3 Key Differences Between MQLs and SQLs

Now that you have a thorough understanding of both MQLs and SQLs, let’s go into some of the differences between the two so you’re better equipped to categorize them in your CRM and lead scoring system.

These are the three key differences you should consider when creating a system in your CRM that determines who is an MQL or SQL.

  1. Engagement level: MQLs show some engagement with your brand by downloading or filling out a form. SQLs express strong interest in your offering by requesting a product demo, reaching out to your sales team, or engaging with your content so often that their lead score puts them in SQL territory.
  2. Lead score: Your lead score system should definitively tell who is an MQL or SQL. Certain activities like clicking on an email or viewing the product page will increase their score. If that score exceeds a certain threshold, they become an SQL.
  3. Buyer’s journey stage: Generally, MQLs will be much earlier in the buyer’s journey than MQLs. They are still in the exploration stage, while SQLs are in the decision-making stage.

MQL vs SQL - Going from MQL to SQL Process, Close Infographic
An example of a marketing funnel where an MQL increases their lead score by clicking on links in nurture emails, then becomes an SQL.

3 Tips for Turning MQLs into SQLs (and Beyond!)

It’s time to get those lead scores up! MQL to SQL conversion rate is the name of the game for marketing departments. This opportunity is one of the main ways you contribute to the pipeline and impress the sales team plus the people upstairs.

In your marketing efforts, follow these three tips for converting more MQLs into SQLs, which will then convert into customers and moolah for your company.

  1. Personalized nurturing: Use the persona and demographic information you get from MQLs to create personalized messaging. Each MQL has unique needs, preferences, and pain points. Get as personal as possible within your ICPs and persona to speak to those needs.
  2. High-quality content: The worst is when you download a piece of content from a company you’re interested in, and it provides no value or gives bad advice. Helpful, engaging, and valuable content shows MQLs you understand their needs. High-quality content inspires leads to want to take the action that converts them to an SQL.
  3. Consistent engagement: Don’t sleep on your MQLs. They will probably forget you exist. Consistent touchpoints through email or targeted ads can build trust, maintain awareness, and keep leads in the loop. The more you engage, the more likely they convert to an SQL.

The journey from MQL to SQL is a crucial component of your marketing strategy, so make the most of it.

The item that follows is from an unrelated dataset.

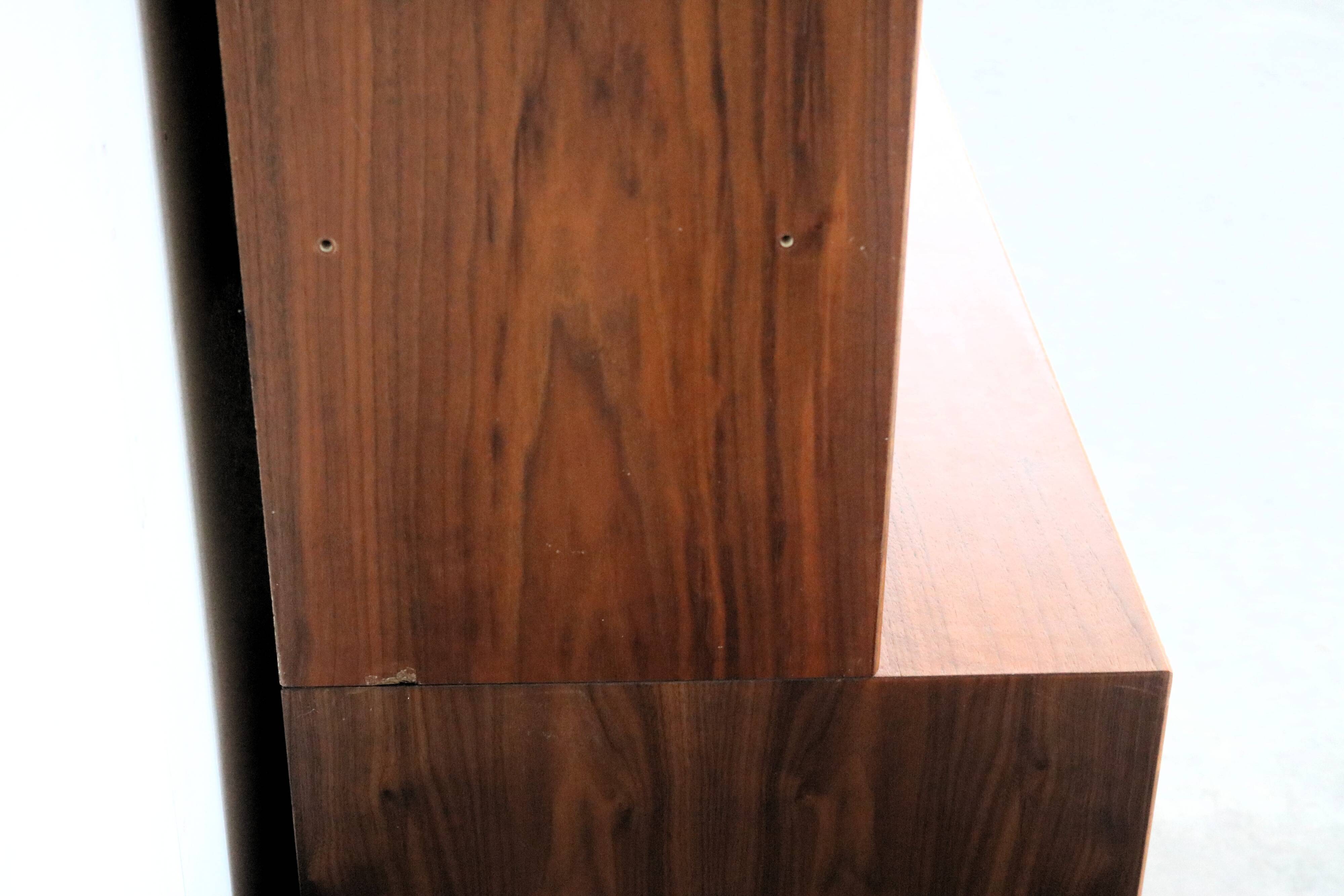 Vintage wall unit | wall cabinet | 1960s | modular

To better visualize and manage this journey, consider using tools like Close's Sales Funnel Calculator. This tool can help you understand how leads move through your funnel, aiding in optimizing your strategies for both MQLs and SQLs.

Use the Full Power of Your CRM for the MQL to SQL Journey

Your CRM software is a powerful tool for managing MQLs and SQLs through the handoff process and beyond. You’re able to track so many useful lead behavior metrics, such as how many times someone visits a landing page.

Setting up your CRM for the best qualifying and lead nurturing experience for new MQLs is crucial for your business. It will inform you of new leads, their behavior, and when they’re ready for a real conversation. You can use it carefully to craft a journey for prospective customers to make informed purchasing decisions.

From digital marketing to sales strategy, your CRM is probably your most important tool.